Normally we lead groups of volunteers into the park to plant trees and remove invasive plants. It’s right there in our name: Wissahickon Restoration Volunteers. How can we restore the Wissahickon without those volunteers? What can we still accomplish given the constraints of social distancing?

The solution we came up with is the One Tree at a Time initiative. The way it works is simple:

  1. First, WRV leaders map out areas of the park that need attention, and procure appropriate trees to be planted in these locations.
  2. Next, a leader leaves a tree in a container on a particular site.
  3. Then, another WRV member travels to the site, plants the tree, and spends some time removing invasive plants growing in the area.

So far we have used this method in three separate areas: around Historic Rittenhousetown (see below), along Kitchen’s Lane, and at Hermit’s Cave.

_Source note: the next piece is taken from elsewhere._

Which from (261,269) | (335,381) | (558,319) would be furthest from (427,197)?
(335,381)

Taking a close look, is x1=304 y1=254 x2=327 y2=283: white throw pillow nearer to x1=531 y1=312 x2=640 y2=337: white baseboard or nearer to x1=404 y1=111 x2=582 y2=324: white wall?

A Tree Grows in Rittenhousetown

On a cool May morning, intrepid WRV board member Chris Richter arrives on the site to find a small red oak tree in a container placed by WRV President Steve Jones. Note the plethora of knotweed all around.

After working up a sweat clearing the immediate area of knotweed (and shedding some layers), Chris prepares a new home for the oak.

Note that it is okay to bring a lockdown buddy with you. Here, Chris’ daughter Gracie cheerfully cuts back knotweed.

The red oak is in the ground and has some breathing room with the knotweed cleared.

Restoring the Wissahickon One Tree at a Time

The One Tree at a Time initiative allows WRV to continue our mission of restoring the Wissahickon by safely venturing into the park to plant trees and remove invasive plants, as well to gather data and check on previous restoration projects from years past.